# start of Records for this task

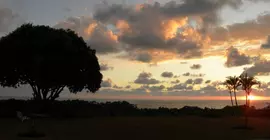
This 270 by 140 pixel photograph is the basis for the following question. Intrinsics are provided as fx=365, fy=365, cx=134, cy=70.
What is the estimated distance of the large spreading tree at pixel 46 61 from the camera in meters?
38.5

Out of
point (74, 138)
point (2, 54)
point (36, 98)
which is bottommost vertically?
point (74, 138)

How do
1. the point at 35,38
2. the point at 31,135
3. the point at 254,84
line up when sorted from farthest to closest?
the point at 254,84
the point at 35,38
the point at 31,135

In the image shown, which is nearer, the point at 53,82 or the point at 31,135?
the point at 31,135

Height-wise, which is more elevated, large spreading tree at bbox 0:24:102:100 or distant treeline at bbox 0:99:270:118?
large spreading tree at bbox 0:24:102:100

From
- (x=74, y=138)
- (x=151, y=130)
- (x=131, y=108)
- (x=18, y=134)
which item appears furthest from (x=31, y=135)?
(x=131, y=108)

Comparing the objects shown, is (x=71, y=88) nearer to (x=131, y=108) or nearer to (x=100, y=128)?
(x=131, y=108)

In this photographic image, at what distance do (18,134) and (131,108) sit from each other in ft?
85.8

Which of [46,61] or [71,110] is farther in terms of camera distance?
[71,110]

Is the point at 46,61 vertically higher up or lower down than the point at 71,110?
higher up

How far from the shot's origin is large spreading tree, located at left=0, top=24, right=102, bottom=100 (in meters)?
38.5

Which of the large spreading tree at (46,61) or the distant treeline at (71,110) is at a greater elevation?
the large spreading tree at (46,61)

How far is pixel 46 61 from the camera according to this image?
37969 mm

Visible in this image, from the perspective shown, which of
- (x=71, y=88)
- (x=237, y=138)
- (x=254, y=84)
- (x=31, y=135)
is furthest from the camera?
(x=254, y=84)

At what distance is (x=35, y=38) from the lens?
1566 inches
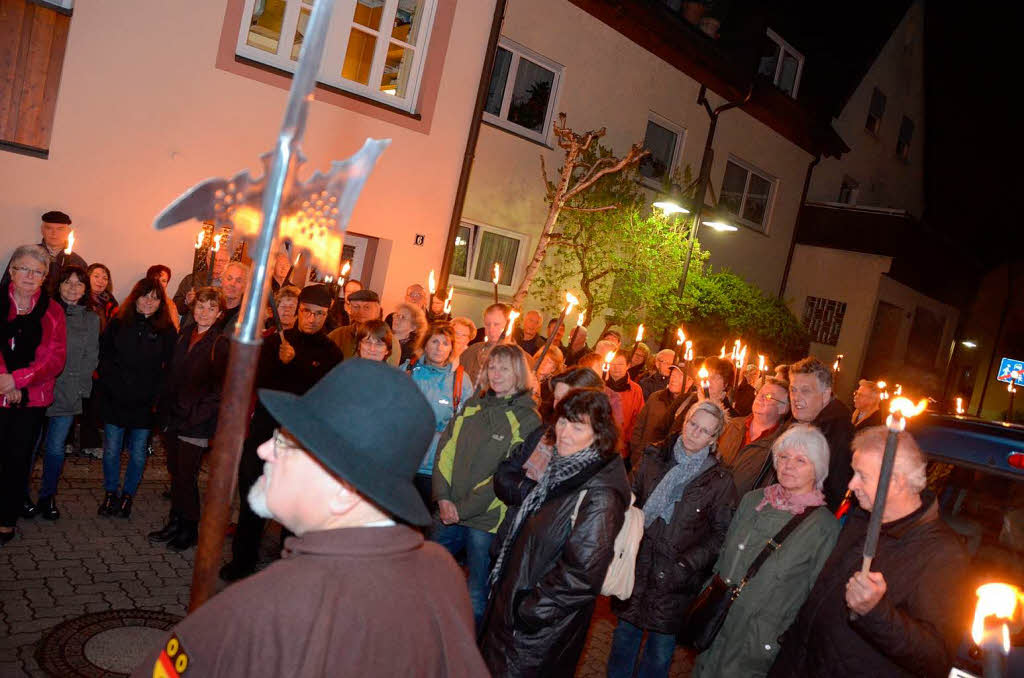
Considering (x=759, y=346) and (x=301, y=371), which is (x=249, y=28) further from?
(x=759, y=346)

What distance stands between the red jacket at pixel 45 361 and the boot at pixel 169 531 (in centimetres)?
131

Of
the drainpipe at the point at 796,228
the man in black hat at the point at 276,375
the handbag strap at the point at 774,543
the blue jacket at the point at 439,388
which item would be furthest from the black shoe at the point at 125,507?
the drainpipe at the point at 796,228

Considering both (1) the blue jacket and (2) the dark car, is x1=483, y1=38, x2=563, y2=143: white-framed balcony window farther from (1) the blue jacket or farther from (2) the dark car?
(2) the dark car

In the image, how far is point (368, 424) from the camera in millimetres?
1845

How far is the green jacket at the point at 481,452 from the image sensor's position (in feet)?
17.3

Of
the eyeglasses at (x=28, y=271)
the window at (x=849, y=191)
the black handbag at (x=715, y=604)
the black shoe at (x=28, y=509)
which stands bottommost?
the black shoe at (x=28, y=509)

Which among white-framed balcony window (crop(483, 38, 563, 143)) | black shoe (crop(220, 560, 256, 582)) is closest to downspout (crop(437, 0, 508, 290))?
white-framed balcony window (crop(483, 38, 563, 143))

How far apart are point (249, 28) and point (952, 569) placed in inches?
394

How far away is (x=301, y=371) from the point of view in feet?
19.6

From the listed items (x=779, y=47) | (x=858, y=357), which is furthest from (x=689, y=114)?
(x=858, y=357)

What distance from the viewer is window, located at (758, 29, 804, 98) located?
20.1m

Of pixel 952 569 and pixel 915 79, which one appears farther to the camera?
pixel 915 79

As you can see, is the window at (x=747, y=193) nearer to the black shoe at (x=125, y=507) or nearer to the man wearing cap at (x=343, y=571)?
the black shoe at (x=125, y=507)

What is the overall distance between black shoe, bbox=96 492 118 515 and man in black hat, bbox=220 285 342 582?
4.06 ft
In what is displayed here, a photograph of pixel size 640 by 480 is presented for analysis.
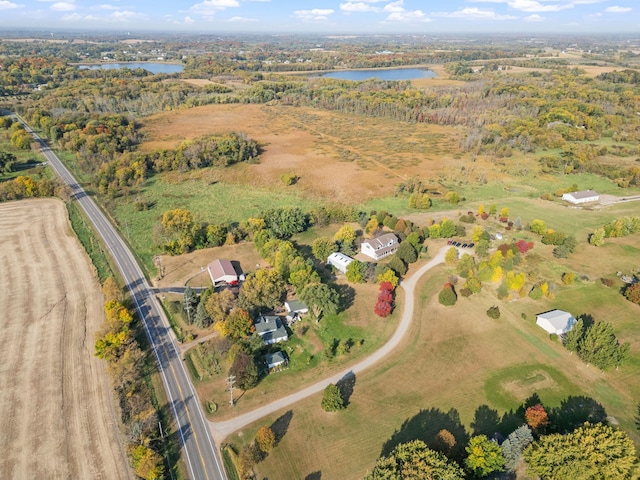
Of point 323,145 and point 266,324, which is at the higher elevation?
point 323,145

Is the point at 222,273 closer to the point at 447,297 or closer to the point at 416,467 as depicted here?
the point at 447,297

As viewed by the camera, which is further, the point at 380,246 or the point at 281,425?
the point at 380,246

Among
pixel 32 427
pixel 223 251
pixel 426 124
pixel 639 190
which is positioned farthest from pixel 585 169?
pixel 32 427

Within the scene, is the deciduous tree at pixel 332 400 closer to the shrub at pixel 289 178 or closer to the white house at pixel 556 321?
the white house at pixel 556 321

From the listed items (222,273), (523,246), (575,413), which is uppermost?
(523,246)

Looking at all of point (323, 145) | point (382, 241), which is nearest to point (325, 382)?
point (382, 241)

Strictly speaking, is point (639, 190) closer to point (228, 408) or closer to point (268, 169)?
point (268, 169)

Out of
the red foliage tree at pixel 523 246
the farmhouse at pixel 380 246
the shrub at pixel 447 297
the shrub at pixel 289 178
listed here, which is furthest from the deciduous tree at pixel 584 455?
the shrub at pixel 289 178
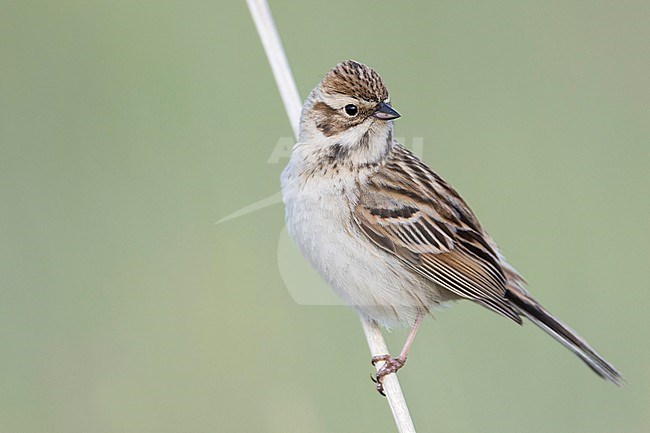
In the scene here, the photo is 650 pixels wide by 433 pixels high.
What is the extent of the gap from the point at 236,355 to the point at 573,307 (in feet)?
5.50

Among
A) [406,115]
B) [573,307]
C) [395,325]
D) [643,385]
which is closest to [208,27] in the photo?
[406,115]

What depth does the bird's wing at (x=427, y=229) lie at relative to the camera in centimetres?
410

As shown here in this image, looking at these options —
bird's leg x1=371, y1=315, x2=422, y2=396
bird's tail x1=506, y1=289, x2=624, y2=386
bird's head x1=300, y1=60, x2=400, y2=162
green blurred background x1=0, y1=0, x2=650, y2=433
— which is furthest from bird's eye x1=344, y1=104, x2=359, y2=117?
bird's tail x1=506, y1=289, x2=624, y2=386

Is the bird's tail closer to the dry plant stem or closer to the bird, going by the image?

# end of Records for this task

# Task prompt
Find every line in the rows above where the string "appears" occurs, and copy each of those lines in full. Match the string only with the same capitalization.

# Response for this exercise
which item appears furthest from (x=31, y=135)?
Of pixel 952 569 and pixel 915 79, which one appears farther to the camera?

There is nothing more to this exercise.